Why less emphasis on private data?

Diez B. Roggisch deets at nospam.web.de
Sat Jan 6 19:41:44 EST 2007


time.swift at gmail.com schrieb:
> Coming from a C++ / C# background, the lack of emphasis on private data
> seems weird to me. I've often found wrapping private data useful to
> prevent bugs and enforce error checking..
> 
> It appears to me (perhaps wrongly) that Python prefers to leave class
> data public.  What is the logic behind that choice?

Private data is a convention, not a strict enforcement, for both Java 
and C++.

Depending on your C++ compiler, a simple

#define private public

will give you access to all data you want.
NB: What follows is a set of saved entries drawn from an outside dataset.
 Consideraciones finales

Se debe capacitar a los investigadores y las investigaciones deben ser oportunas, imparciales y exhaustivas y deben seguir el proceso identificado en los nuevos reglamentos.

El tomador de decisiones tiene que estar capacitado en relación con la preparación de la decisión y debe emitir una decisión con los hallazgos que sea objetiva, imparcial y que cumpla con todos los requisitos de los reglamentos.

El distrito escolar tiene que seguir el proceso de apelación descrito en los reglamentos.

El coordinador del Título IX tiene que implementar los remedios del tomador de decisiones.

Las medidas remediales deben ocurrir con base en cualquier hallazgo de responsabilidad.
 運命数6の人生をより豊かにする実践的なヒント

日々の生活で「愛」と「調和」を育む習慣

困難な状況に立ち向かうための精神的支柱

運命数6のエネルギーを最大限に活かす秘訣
Besides the fact that casting 
to a void* pointer and just accessing the private parts isn't rocket 
science.

The same applies to java, for whatever reasons (I presume 
serialization), you can access private fields via reflection.
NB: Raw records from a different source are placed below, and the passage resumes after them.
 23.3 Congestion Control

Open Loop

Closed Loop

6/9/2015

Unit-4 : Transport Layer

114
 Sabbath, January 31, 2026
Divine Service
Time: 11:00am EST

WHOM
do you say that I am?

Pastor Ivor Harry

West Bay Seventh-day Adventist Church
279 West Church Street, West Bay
In python, private members are usually declared using a single or double 
underscore. And the basic idea is: "if you tamper with this, you've been 
warned". Which is the way coding between consenting adults should be.

To be honest: I've stumbled over more cases of unescessary hoops to jump 
through due to private declarations than bugs caused of me exploiting 
things I've been told by the compiler not to tamper with it.

Summary: not important, forget about it, enjoy python!